Species common to communities of both systems:
      
Dryopteris intermedia (intermediate wood fern)
      Aralia nudicaulis (wild sarsaparilla)
      Trientalis borealis (starflower)
      Uvularia sessilifolia (sessile-leaved bellwort)
      Epifagus virginiana (beechdrops)
      Maianthemum canadense (Canada mayflower)
      Mitchella repens (partridgeberry)
      Monotropa uniflora (Indian pipes)

Species infrequent in northern hardwood – conifer system (characteristic of hemlock – hardwood – pine forests):
      
Betula lenta (black birch)
      Betula populifolia (gray birch)
      Prunus serotina (black cherry)
      Quercus rubra (red oak)
      Hamamelis virginiana (witch hazel)
      Gaultheria procumbens (wintergreen)
      Viburnum acerifolium (maple-leaved viburnum)
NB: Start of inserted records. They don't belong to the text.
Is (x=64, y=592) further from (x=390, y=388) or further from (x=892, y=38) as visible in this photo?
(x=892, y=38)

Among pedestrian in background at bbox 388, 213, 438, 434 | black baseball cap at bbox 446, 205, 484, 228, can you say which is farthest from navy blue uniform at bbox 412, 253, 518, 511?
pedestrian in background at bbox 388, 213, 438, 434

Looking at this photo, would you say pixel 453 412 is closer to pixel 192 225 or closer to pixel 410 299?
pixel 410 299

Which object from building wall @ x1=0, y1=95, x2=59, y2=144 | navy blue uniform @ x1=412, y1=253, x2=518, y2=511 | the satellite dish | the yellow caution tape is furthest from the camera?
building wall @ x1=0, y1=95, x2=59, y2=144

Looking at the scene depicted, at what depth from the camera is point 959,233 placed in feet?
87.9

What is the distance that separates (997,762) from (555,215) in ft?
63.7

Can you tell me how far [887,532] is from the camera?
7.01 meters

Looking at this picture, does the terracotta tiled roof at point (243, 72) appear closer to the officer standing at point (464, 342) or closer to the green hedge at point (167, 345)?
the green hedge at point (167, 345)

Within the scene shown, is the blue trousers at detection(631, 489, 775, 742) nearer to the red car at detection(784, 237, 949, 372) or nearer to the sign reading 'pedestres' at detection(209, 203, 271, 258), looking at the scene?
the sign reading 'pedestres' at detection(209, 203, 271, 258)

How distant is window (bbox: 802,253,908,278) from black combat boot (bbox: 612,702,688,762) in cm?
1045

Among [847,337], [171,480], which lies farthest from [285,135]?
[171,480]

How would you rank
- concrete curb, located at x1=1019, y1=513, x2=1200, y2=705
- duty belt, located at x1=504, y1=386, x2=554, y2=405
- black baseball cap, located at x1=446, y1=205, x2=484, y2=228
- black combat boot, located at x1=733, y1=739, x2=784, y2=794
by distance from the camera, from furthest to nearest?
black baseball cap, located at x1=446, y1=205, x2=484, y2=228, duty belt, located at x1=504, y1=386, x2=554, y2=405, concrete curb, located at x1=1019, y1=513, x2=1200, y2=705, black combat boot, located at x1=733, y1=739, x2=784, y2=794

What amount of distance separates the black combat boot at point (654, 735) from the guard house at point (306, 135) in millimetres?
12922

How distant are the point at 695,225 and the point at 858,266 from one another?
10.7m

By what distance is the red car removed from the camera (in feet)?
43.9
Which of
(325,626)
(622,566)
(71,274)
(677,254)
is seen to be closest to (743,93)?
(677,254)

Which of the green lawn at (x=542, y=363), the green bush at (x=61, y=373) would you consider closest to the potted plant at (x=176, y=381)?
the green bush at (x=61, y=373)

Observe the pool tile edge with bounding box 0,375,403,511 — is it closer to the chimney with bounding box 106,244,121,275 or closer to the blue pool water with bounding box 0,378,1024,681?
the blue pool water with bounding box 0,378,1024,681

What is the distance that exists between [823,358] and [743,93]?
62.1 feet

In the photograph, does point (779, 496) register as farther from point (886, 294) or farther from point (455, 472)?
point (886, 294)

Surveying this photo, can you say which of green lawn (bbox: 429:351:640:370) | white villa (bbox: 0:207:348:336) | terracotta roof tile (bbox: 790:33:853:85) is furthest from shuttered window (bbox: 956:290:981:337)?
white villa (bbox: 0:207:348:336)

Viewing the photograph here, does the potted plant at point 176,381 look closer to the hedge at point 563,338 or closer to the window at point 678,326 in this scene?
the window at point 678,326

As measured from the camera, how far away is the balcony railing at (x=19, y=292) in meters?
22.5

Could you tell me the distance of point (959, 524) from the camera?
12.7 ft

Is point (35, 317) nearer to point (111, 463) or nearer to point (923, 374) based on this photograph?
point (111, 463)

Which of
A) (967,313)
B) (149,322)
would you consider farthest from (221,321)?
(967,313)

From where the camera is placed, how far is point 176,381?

Associated natural community systems:  Upslope, this system transitions to high-elevation spruce – fir forest system.  Downslope they transition to either 1) hemlock – hardwood – pine forest systems, especially in low elevation valleys of White Mountains and further south; or 2) lowland spruce – fir forest/swamp systems in the North Country and some valley bottoms in the White Mountains.